WASHINGTON (Reuters) - The U.S. Supreme Court on Tuesday ruled against Maryland in its bid to revive a program to subsidize natural gas-fired electricity plant construction to serve the power needs of its residents in a case weighing state versus federal authority.
Writing on behalf of the court in the 8-0 ruling, liberal Justice Ruth Bader Ginsburg said the Maryland program infringed upon the U.S. Federal Energy Regulatory Commission’s (FERC) authority to regulate interstate wholesale electricity rates.
The case focused on whether Maryland’s actions to encourage power generation through subsidies and incentives ran afoul of the federal government’s energy regulatory authority. The ruling is likely to resolve a separate case concerning a similar program in New Jersey that also was pending before the high court.
Ginsburg said that “states may not seek to achieve ends, however legitimate, through regulatory means that intrude on FERC’s authority over interstate wholesale rates, as Maryland has done here.”
The Maryland and New Jersey programs were challenged by power company PPL Corp and other generators.
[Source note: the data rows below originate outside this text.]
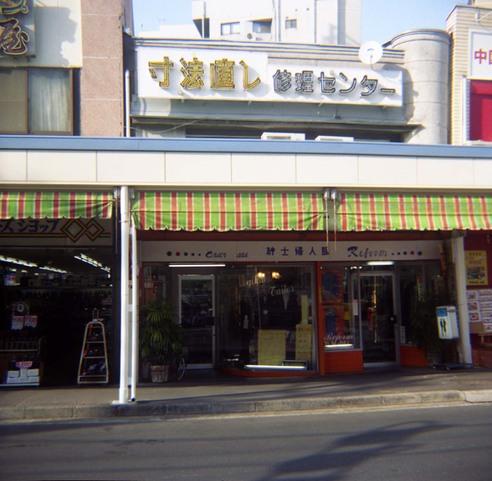 2007_03_20_fujipet_013_09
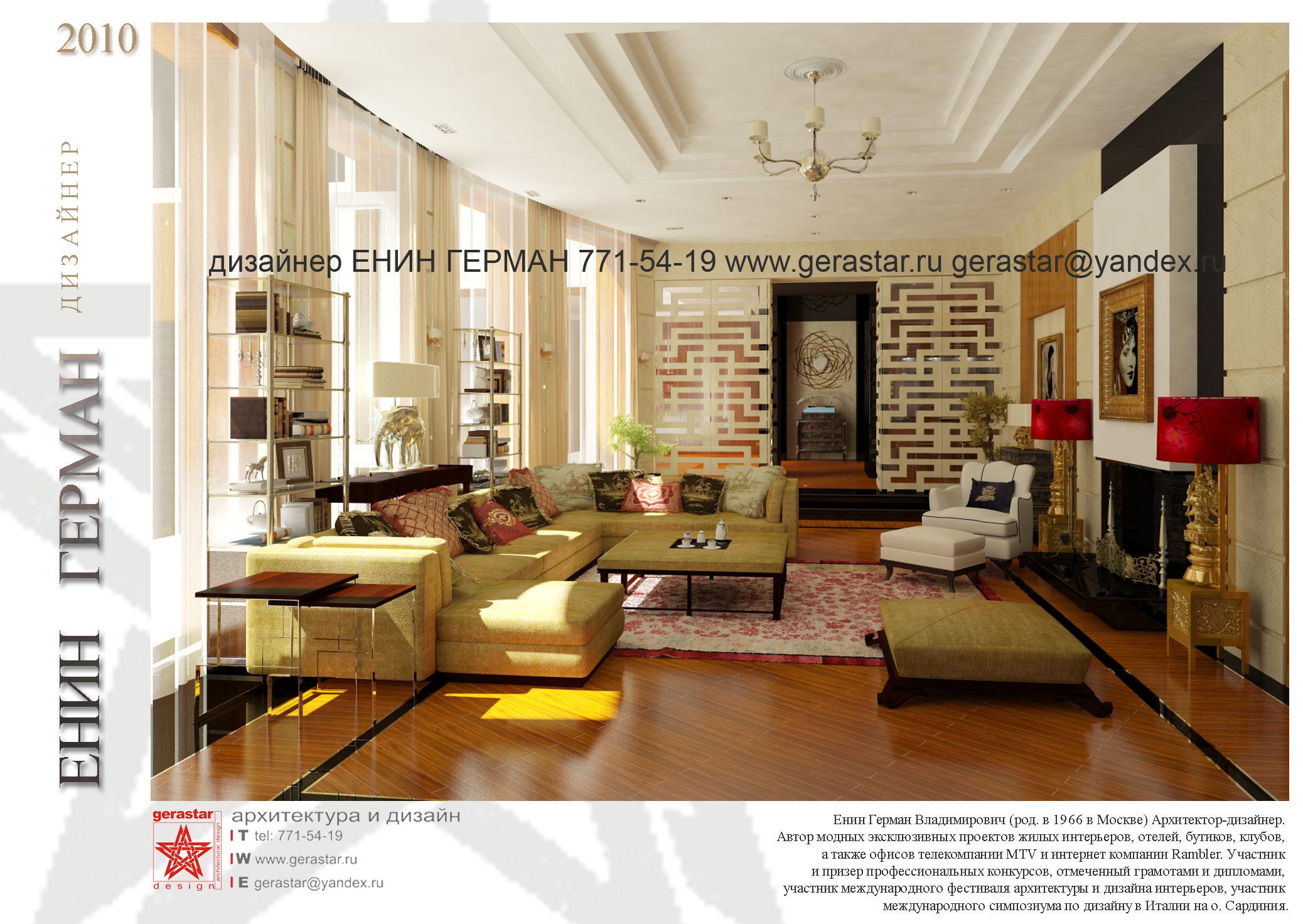 DecorWind: Декор интерьера дома и дачи своими руками+фото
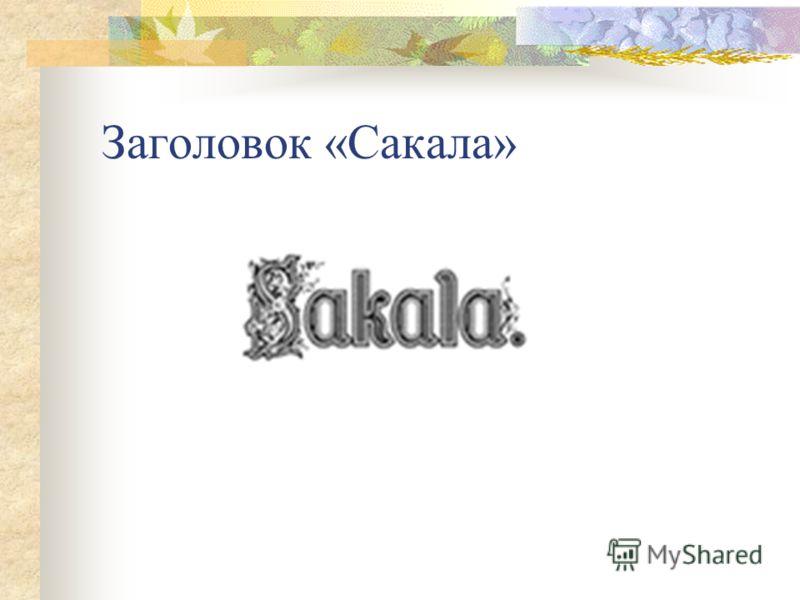Заголовок «Сакала»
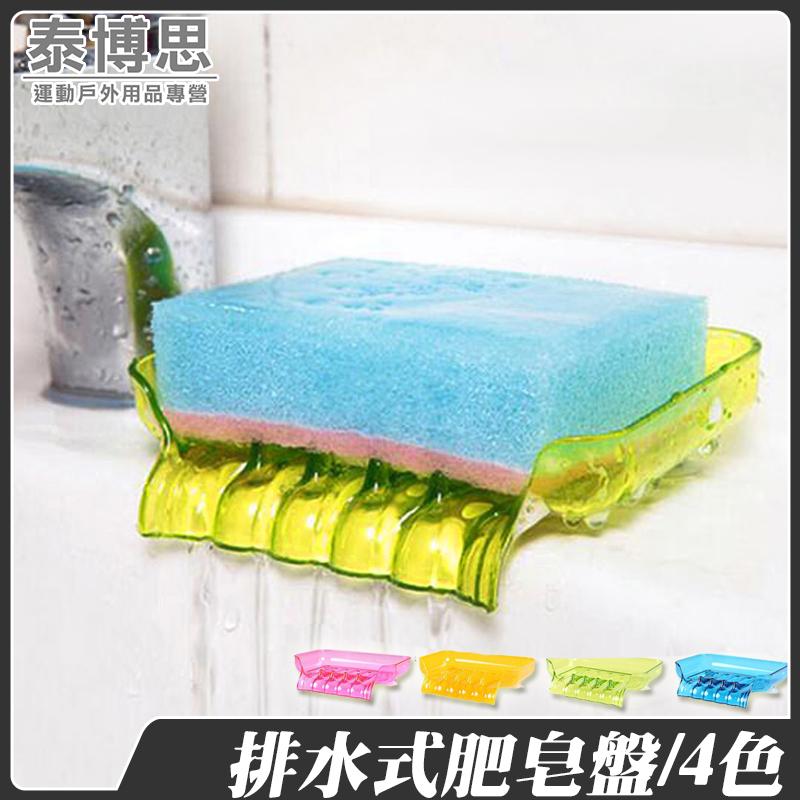【泰博思】排水式肥皂盤 肥皂架 香皂盒 肥皂盒 瀝水【F0398】
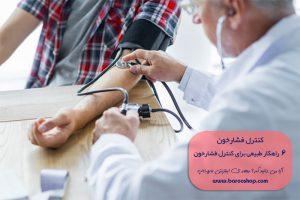 فشارخون,کنترل فشارخون,درمان فشارخون,گانودرما و فشارخون,سبوس برنج درمان فشارخون,کافه موکا درمان فشارخون,چای اولونگ درمان فشارخون,کافه موکا,چای اولونگ,سبوس برنج,گانودرما درمان فشارخون,گانودرما,قهوه های گانودرما,6 راهکار کاهش فشارخون,6راهکار کنترل فشارخون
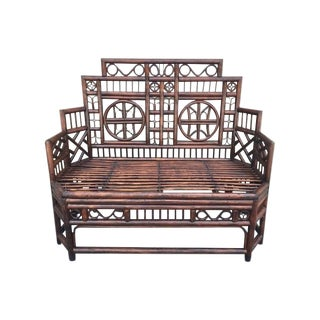 English Bamboo Bench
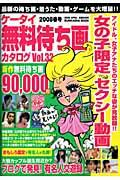 ケータイ無料待ち画カタログ vol.32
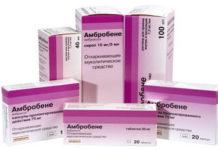 Амбробене: инструкция по применению таблеток, цена, отзывы, аналоги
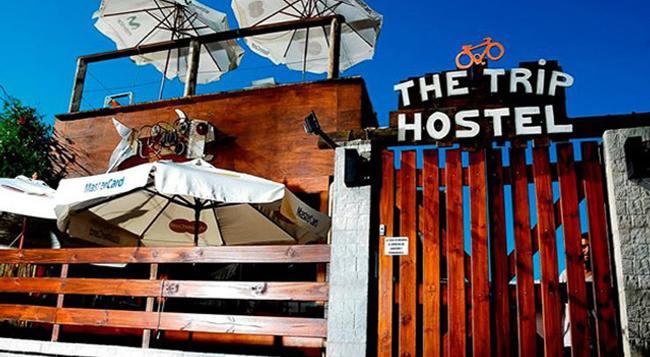 The Trip Hostel - 푼타델에스테 - 건물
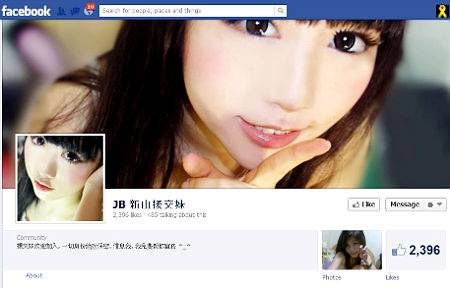 Jb compensated dating facebook
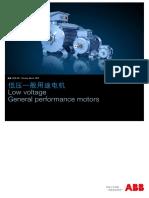ABB LV motor.pdf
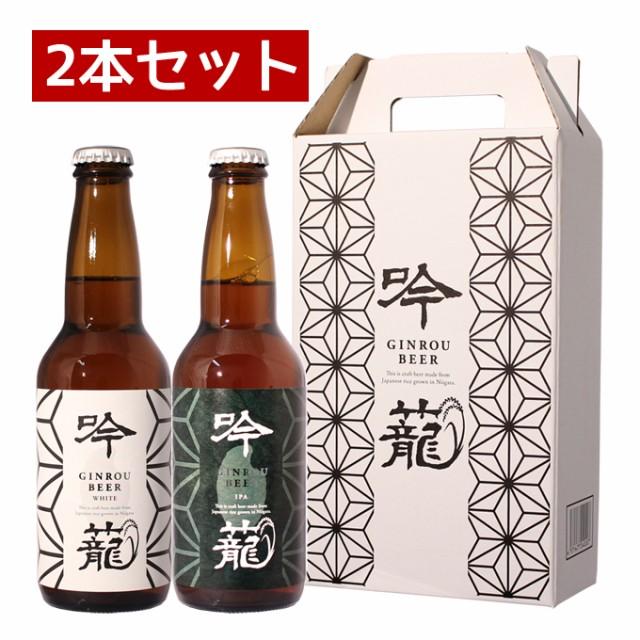 ポイント消化 胎内高原ビール2種飲み比べ 2本セット(IPA 1本、ホワイト 1本) 330ml×2本≪専用ボックス付≫※ギフト包装不可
The states were backed by companies that wanted to build new plants, including CPV Holdings.
The New Jersey program was enacted through a law in 2011. The Maryland Public Service Commission adopted its own version a year later.
In separate 2014 decisions, appeals courts ruled against both states’ programs, saying they infringed upon federal authority to regulate wholesale electricity markets.
New Jersey and Maryland appealed those rulings to the Supreme Court.
In a different case, the court in January ruled again in favor of FERC’s authority. The agency was defending a regulation aimed at encouraging efficiency in the electricity market by having electrical grid operators pay users to reduce consumption at peak times.